Bay View Bank was a San Mateo, California, based bank which, at its height, operated 58 branches across the San Francisco Bay Area. It was one of the largest locally based banks in the San Francisco market. It had $3.03 billion in combined total deposits and $731,000 in loans, as of September 30, 2002.

A wholly owned subsidiary of Bay View Capital Corp., Bay View Bank was liquidated in 2002 and sold off in parts. U.S. Bank bought its retail branch network and home mortgage assets, and Washington Mutual bought its multifamily and commercial real estate assets.

==History==
Bay View Capital Corporation was traded on the New York Stock Exchange under the ticker symbol BVC. Its stock suffer greatly at the end of the Twentieth Century. After the value of its stock had dropped 50% during, Bay View Capital decided in May 2000 than it was time sell some or all of its business before the value of the company drops further. Eventually, the owners of the corporation would vote for dissolution and gradual liquidation in the effort to protect equity values.
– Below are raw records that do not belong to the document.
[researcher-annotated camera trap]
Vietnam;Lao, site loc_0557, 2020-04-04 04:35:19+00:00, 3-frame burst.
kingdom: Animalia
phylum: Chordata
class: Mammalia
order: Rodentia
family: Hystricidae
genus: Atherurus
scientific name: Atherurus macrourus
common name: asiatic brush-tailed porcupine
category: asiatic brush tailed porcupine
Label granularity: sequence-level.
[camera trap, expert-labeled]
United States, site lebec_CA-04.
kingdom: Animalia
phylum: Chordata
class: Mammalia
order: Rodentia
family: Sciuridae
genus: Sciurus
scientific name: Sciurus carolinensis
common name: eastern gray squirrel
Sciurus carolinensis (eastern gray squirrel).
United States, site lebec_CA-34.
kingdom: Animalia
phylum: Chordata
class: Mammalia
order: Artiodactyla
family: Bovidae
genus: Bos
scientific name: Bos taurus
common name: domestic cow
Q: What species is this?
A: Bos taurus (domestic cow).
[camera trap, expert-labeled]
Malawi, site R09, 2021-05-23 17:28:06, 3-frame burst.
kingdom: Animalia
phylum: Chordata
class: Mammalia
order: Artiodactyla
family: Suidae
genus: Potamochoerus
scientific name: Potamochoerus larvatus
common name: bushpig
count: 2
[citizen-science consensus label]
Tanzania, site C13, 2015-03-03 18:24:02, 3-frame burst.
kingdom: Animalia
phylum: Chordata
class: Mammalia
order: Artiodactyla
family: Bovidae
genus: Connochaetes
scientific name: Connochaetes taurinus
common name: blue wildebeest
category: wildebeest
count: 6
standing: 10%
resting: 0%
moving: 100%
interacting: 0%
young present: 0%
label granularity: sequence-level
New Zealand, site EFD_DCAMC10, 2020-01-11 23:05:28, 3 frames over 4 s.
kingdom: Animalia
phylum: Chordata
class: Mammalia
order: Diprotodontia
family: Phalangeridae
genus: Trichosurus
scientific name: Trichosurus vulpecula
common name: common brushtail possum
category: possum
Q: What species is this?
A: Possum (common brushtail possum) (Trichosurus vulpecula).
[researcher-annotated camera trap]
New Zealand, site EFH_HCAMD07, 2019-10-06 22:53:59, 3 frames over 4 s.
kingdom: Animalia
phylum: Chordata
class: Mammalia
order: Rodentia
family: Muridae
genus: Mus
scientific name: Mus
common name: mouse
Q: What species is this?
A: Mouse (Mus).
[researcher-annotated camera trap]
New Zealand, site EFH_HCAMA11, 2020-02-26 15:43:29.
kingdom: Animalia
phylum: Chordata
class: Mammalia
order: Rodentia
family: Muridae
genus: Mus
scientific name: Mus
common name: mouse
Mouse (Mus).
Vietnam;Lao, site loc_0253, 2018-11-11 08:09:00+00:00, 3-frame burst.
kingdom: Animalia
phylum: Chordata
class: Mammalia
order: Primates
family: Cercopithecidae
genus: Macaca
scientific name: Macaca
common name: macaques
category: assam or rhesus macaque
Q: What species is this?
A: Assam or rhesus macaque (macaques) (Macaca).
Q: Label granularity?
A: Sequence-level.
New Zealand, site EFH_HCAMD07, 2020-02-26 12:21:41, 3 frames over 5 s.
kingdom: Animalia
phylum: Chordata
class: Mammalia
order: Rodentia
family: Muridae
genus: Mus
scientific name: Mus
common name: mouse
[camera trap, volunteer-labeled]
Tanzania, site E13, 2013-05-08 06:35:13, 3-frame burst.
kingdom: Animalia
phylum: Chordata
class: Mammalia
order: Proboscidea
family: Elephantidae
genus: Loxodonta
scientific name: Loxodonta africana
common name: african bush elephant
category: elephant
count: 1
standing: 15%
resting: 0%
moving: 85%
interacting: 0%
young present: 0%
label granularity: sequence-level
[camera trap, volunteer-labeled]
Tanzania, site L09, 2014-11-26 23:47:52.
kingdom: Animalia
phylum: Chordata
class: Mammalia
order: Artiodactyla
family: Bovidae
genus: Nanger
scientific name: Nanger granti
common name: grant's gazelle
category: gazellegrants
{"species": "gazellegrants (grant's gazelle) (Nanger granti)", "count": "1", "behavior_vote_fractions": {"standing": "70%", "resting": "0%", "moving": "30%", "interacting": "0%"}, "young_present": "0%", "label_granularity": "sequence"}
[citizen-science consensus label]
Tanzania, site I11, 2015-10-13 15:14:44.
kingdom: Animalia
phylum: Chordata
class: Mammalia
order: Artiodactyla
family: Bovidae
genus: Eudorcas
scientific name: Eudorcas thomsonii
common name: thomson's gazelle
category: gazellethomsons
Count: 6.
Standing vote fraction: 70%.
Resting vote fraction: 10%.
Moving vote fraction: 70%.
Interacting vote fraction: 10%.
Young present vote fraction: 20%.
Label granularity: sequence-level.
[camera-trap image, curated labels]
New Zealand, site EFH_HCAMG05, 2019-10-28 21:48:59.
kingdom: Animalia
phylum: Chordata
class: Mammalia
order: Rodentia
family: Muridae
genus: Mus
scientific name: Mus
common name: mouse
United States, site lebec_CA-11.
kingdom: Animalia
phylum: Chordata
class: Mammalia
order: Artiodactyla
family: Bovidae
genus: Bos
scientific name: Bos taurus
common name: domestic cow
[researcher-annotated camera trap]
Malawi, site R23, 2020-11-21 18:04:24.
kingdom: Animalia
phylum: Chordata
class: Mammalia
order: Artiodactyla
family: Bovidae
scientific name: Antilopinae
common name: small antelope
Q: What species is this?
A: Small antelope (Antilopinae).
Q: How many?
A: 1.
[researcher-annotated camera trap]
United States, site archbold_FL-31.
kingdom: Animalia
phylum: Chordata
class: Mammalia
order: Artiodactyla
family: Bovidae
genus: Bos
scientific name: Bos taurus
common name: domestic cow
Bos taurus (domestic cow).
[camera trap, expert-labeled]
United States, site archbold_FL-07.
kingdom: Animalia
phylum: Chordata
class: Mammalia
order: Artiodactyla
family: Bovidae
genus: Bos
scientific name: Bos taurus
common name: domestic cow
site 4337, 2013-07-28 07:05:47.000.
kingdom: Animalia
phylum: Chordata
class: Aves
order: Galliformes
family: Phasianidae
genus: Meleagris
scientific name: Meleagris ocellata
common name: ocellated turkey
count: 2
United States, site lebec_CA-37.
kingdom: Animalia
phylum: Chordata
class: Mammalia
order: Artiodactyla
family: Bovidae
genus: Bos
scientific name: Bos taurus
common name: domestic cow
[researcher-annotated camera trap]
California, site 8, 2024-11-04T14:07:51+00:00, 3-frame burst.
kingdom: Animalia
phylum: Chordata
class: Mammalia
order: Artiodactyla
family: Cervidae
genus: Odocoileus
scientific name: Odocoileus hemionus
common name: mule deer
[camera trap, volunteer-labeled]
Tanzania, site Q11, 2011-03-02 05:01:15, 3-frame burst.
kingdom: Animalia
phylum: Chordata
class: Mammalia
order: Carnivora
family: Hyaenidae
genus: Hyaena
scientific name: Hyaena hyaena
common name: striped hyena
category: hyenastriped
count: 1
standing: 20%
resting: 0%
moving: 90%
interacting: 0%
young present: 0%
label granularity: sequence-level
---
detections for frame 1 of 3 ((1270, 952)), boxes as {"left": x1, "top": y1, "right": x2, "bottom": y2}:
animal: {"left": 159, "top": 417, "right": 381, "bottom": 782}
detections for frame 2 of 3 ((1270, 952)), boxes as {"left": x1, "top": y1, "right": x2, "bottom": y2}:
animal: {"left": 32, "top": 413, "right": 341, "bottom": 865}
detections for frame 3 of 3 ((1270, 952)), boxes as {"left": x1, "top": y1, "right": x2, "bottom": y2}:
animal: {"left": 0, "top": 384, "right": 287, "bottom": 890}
Bay View Bank suffered a $234.5 million loss in bad loans in the three months during 2000 alone.

In November 2000, Wells Fargo and Golden State Bancorp had expressed initial in purchasing Bay View Bank. However, Bay View Capital rejected their bids of approximately $325 million for being far too low.

In July 2002, Bay View Capital announced that it was in the process of selling the offices, deposits, and only some loans of Bay View Bank to U.S. Bancorp for approximately $429 million while the mortgages were being sold to Washington Mutual at a "slight premium to book value". Both sales were completed by November 2002.